The restaurant will close May 23 with a party to honor the Philips’ time there. Knisely plans to open her restaurant in late June.
She was drawn to Village Eatinghouse as a customer before she was a buyer.
“Melanie and Clay are great people, and I love what they created, so when I noticed it was up for sale I decided to come in and speak with them, and it worked out great,” she said. “I’m, of course, nervous. All business is a risk, but I feel like it’s right for me.”
“We’re both taking a chance, though, and doing what we really want to do,” Melanie said.
The Philipses will consult with Knisely through August on food prep, recipe development, food sourcing and running the day-to-day business.
Their specialty-food product line will continue to go by the name Village Eatinghouse and be sold at Knisely’s restaurant.
“People love coming in for that, so why would I ever want to get rid of it?” Knisely said.
The Philipses built a commercial kitchen in their home to produce seven original dressings, sauces and spice blends and plan to create more.
“We’ve got some great ideas and projects people will be interested in, but we’ve always needed more time to do it,” Melanie said.
Kneading Body Spa, in Philipsburg, closed its doors May 1.
Owner Davina Haponski, who announced the closing in early April, did not return requests for comment.
“I appreciate your continued support over the last five years,” she said in an April 2 Facebook post. “It has been an amazing journey for me to have opened my own spa.”
Haubert Homes’ run will come to an end after about 60 years in business.
Owner Don Haubert Sr. could not be reached for comment.
According to a statement by Fogarty Homes, based in Lewisburg, Haubert Homes’ operations began to wind down in April and that all plans formerly offered could be built through Fogarty Homes.
Fogarty Homes co-owner Brad Haubert did not respond to requests for comment.
Bellefonte Twist also closed its doors.
The ice cream shop, which used to be a Dairy Queen, changed its stripes in 2013 to become a small business. It is not clear who owned the business when it closed.
Every small business gets a little help from someone.
The Penn State Small Business Development Center, which recently released its statistics for 2014, is there to offer a hand.
In 2014, according to an SBDC press release, the center assisted about 500 clients in Centre and Mifflin counties. The services and seminars offered by the SBDC also helped to start 23 businesses, create about 130 jobs and secure more than $3.3 million in financing opportunities.

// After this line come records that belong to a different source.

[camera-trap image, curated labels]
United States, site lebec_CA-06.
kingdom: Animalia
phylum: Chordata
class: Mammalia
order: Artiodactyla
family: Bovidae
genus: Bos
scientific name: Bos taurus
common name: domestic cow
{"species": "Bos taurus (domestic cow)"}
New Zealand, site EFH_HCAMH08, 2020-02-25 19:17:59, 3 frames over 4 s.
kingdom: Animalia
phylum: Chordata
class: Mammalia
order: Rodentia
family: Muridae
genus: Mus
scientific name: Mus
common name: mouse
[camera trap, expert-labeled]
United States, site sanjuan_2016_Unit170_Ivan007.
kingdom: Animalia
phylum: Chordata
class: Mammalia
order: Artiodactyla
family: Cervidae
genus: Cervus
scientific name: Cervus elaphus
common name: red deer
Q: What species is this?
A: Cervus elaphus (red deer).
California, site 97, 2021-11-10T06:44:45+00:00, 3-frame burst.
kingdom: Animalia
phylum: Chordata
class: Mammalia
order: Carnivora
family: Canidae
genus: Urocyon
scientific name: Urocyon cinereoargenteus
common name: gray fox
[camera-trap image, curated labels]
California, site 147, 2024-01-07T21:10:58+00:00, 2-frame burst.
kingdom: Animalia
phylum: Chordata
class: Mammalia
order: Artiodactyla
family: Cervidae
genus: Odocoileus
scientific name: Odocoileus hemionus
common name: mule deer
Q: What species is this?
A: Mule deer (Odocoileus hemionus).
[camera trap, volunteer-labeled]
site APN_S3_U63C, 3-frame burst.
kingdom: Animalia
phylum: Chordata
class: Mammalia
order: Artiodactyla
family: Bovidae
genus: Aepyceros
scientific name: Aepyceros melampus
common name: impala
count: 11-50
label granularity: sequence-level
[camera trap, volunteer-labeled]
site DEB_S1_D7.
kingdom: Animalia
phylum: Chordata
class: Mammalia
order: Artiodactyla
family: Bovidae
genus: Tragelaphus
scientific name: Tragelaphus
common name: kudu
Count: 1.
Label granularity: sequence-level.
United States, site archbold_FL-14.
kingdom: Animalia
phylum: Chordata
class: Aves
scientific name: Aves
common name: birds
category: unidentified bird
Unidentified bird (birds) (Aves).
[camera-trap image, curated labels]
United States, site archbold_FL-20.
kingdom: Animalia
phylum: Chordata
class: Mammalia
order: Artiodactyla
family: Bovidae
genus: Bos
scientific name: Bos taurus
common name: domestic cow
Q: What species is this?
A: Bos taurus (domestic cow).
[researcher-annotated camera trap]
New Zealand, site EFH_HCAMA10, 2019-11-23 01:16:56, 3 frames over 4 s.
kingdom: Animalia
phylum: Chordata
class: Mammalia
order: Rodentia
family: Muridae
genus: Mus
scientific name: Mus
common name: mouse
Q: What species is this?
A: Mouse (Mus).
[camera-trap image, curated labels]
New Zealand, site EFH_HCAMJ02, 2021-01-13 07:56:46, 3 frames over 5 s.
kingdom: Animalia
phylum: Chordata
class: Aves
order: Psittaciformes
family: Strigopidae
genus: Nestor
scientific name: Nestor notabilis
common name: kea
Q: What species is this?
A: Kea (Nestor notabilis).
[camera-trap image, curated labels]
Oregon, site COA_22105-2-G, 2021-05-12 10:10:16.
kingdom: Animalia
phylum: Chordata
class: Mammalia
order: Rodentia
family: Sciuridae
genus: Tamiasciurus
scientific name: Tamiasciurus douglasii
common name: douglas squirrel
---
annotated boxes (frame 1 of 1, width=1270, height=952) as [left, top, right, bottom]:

The SBDC assists entrepreneurs in starting, improving and expanding their business by providing free, confidential consulting services.
Businesses that have benefited from the SBDC include Pick ‘em Up Productions and Rugrats Resale, Sweet Heat Gourmet and Bonfatto’s.
Lydia Myers, owner of Pick’em Productions and Rugrats Resale, got help from SBDC senior consultant Linda Feltman to start her first venture and to purchase Rugrats Resale.
“I couldn’t figure out what forms I should fill out or who I needed to talk to,” Myers said. “I finally learned about the Penn State Small Business Development Center, set up a meeting and literally by the end of the day I had my employee ID number. They were able to help us navigate through all the paperwork and made sure all the I’s were dotted and the T’s were crossed.”